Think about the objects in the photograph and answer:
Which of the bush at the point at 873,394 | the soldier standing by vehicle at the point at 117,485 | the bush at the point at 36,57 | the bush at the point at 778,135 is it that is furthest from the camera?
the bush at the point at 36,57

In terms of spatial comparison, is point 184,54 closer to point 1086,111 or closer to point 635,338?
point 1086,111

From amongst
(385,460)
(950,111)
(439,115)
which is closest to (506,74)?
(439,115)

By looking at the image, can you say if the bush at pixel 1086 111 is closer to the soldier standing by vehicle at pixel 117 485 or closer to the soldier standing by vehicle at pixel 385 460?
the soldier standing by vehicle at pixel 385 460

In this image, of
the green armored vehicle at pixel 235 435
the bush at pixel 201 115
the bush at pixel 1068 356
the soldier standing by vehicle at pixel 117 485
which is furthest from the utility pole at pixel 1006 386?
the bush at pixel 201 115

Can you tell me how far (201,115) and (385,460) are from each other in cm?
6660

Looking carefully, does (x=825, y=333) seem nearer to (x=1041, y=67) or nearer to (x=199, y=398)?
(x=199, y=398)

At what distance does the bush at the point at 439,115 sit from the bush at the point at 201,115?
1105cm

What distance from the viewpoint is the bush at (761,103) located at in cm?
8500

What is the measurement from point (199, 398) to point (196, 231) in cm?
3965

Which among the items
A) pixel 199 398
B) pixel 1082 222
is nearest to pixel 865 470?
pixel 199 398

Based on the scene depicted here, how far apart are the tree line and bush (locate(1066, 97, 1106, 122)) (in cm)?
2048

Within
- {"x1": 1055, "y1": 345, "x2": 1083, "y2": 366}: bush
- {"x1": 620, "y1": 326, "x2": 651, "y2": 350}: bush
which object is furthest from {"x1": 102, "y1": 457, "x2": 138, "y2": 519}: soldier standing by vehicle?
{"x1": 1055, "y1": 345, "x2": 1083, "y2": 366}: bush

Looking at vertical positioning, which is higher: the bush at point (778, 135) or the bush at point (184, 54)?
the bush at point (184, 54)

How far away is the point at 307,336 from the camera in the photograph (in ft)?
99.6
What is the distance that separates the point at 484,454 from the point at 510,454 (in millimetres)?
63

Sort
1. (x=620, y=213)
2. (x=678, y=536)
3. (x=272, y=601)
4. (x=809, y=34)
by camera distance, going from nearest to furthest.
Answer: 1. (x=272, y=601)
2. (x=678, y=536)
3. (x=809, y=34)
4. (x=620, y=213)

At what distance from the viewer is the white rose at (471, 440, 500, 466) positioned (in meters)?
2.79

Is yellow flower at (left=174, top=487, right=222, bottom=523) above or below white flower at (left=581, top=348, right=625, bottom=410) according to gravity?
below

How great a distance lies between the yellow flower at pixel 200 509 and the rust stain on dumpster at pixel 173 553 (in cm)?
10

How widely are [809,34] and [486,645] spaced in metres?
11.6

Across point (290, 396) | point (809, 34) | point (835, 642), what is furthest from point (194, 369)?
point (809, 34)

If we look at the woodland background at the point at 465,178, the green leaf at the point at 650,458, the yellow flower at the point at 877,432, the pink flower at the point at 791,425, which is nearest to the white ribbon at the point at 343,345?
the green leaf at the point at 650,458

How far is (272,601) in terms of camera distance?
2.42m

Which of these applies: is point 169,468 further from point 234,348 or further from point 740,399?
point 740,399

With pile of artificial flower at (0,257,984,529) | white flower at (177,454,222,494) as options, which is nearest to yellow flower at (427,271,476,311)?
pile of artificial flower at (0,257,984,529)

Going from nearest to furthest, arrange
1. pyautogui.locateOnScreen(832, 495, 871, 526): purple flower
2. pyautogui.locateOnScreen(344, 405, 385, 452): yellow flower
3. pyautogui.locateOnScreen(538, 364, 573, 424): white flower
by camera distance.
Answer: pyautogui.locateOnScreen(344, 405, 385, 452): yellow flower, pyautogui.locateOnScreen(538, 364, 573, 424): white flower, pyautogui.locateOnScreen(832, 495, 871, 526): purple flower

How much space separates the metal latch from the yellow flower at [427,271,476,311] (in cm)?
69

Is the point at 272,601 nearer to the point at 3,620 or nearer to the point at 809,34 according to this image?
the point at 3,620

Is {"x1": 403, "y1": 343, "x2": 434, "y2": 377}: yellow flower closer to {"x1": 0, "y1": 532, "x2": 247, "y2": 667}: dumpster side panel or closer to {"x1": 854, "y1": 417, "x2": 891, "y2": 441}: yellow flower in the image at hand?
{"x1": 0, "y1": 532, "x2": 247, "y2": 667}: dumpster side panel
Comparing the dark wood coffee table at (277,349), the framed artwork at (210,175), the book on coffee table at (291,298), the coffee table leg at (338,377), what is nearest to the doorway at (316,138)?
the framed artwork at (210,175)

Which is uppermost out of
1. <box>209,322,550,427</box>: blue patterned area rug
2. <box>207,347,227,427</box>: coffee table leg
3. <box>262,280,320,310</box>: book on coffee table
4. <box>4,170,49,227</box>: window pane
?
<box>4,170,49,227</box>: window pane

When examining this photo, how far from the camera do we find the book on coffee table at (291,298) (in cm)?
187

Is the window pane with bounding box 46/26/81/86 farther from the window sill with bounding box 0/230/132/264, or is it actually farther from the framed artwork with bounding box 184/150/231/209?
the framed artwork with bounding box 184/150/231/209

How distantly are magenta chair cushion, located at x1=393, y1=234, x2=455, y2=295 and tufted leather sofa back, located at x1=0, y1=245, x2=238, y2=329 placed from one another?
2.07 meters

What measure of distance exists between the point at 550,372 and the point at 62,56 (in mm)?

•••••

** Written exercise **
Can you print all of the items above again, word for word, with nothing changed?

** Reply to the task **
Think about the objects in the photograph and answer:
Which of the bush at the point at 873,394 | the soldier standing by vehicle at the point at 117,485 | the bush at the point at 36,57 | the bush at the point at 778,135 is it that is furthest from the camera?
the bush at the point at 36,57

In terms of spatial comparison, is point 184,54 closer to point 1086,111 or closer to point 635,338?
point 1086,111

From amongst
(385,460)
(950,111)
(439,115)
which is closest to (506,74)?
(439,115)

By looking at the image, can you say if the bush at pixel 1086 111 is closer to the soldier standing by vehicle at pixel 117 485 or closer to the soldier standing by vehicle at pixel 385 460?
the soldier standing by vehicle at pixel 385 460

In this image, of
the green armored vehicle at pixel 235 435
the bush at pixel 201 115
the bush at pixel 1068 356
the soldier standing by vehicle at pixel 117 485
which is furthest from the utility pole at pixel 1006 386?
the bush at pixel 201 115

Can you tell me how far (201,115) and (385,460) are from each other in cm?
6660

Looking carefully, does (x=825, y=333) seem nearer to (x=1041, y=67) or nearer to (x=199, y=398)?
(x=199, y=398)

At what distance does the bush at the point at 439,115 sit from the bush at the point at 201,115?
1105cm

What distance from the viewpoint is the bush at (761,103) located at in cm?
8500

What is the measurement from point (199, 398) to point (196, 231) in cm?
3965

Which among the items
A) pixel 199 398
B) pixel 1082 222
is nearest to pixel 865 470?
pixel 199 398

Based on the scene depicted here, how far apart are the tree line and bush (locate(1066, 97, 1106, 122)) (in cm)?
2048

Within
- {"x1": 1055, "y1": 345, "x2": 1083, "y2": 366}: bush
- {"x1": 620, "y1": 326, "x2": 651, "y2": 350}: bush
which object is furthest from {"x1": 102, "y1": 457, "x2": 138, "y2": 519}: soldier standing by vehicle?
{"x1": 1055, "y1": 345, "x2": 1083, "y2": 366}: bush

Looking at vertical positioning, which is higher: the bush at point (778, 135) or the bush at point (184, 54)?
the bush at point (184, 54)

How far away is the point at 307,336 from the camera in the photograph (in ft)?
99.6
What is the distance that separates the point at 484,454 from the point at 510,454 (in millimetres)?
63

Sort
1. (x=620, y=213)
2. (x=678, y=536)
3. (x=272, y=601)
4. (x=809, y=34)
by camera distance, going from nearest to furthest.
Answer: 1. (x=272, y=601)
2. (x=678, y=536)
3. (x=809, y=34)
4. (x=620, y=213)

At what distance from the viewer is the white rose at (471, 440, 500, 466) positioned (in meters)?
2.79

Is yellow flower at (left=174, top=487, right=222, bottom=523) above or below white flower at (left=581, top=348, right=625, bottom=410) according to gravity?
below

How great a distance lies between the yellow flower at pixel 200 509 and the rust stain on dumpster at pixel 173 553 (in cm)?
10

How widely are [809,34] and [486,645] spaced in metres?
11.6

Across point (290, 396) | point (809, 34) | point (835, 642), what is furthest from point (194, 369)?
point (809, 34)

If we look at the woodland background at the point at 465,178, the green leaf at the point at 650,458, the yellow flower at the point at 877,432, the pink flower at the point at 791,425, which is nearest to the white ribbon at the point at 343,345?
the green leaf at the point at 650,458

How far is (272,601) in terms of camera distance?
2.42m

Which of these applies: is point 169,468 further from point 234,348 or further from point 740,399?
point 740,399

With pile of artificial flower at (0,257,984,529) | white flower at (177,454,222,494) as options, which is nearest to yellow flower at (427,271,476,311)?
pile of artificial flower at (0,257,984,529)

Going from nearest to furthest, arrange
1. pyautogui.locateOnScreen(832, 495, 871, 526): purple flower
2. pyautogui.locateOnScreen(344, 405, 385, 452): yellow flower
3. pyautogui.locateOnScreen(538, 364, 573, 424): white flower
by camera distance.
Answer: pyautogui.locateOnScreen(344, 405, 385, 452): yellow flower, pyautogui.locateOnScreen(538, 364, 573, 424): white flower, pyautogui.locateOnScreen(832, 495, 871, 526): purple flower

How much space separates the metal latch from the yellow flower at [427,271,476,311] (in cm)?
69

Is the point at 272,601 nearer to the point at 3,620 or nearer to the point at 809,34 according to this image?
the point at 3,620

Is {"x1": 403, "y1": 343, "x2": 434, "y2": 377}: yellow flower closer to {"x1": 0, "y1": 532, "x2": 247, "y2": 667}: dumpster side panel or closer to {"x1": 854, "y1": 417, "x2": 891, "y2": 441}: yellow flower in the image at hand?
{"x1": 0, "y1": 532, "x2": 247, "y2": 667}: dumpster side panel
Comparing the dark wood coffee table at (277,349), the framed artwork at (210,175), the book on coffee table at (291,298), the coffee table leg at (338,377), what is nearest to the doorway at (316,138)?
the framed artwork at (210,175)

Which is uppermost out of
1. <box>209,322,550,427</box>: blue patterned area rug
2. <box>207,347,227,427</box>: coffee table leg
3. <box>262,280,320,310</box>: book on coffee table
4. <box>4,170,49,227</box>: window pane
?
<box>4,170,49,227</box>: window pane

When examining this photo, how far from the camera do we find the book on coffee table at (291,298) (in cm)?
187

Is the window pane with bounding box 46/26/81/86 farther from the window sill with bounding box 0/230/132/264, or is it actually farther from the framed artwork with bounding box 184/150/231/209?
the framed artwork with bounding box 184/150/231/209

How distantly are magenta chair cushion, located at x1=393, y1=234, x2=455, y2=295 and tufted leather sofa back, located at x1=0, y1=245, x2=238, y2=329 placed from one another?
2.07 meters

What measure of distance exists between the point at 550,372 and the point at 62,56 (in mm)?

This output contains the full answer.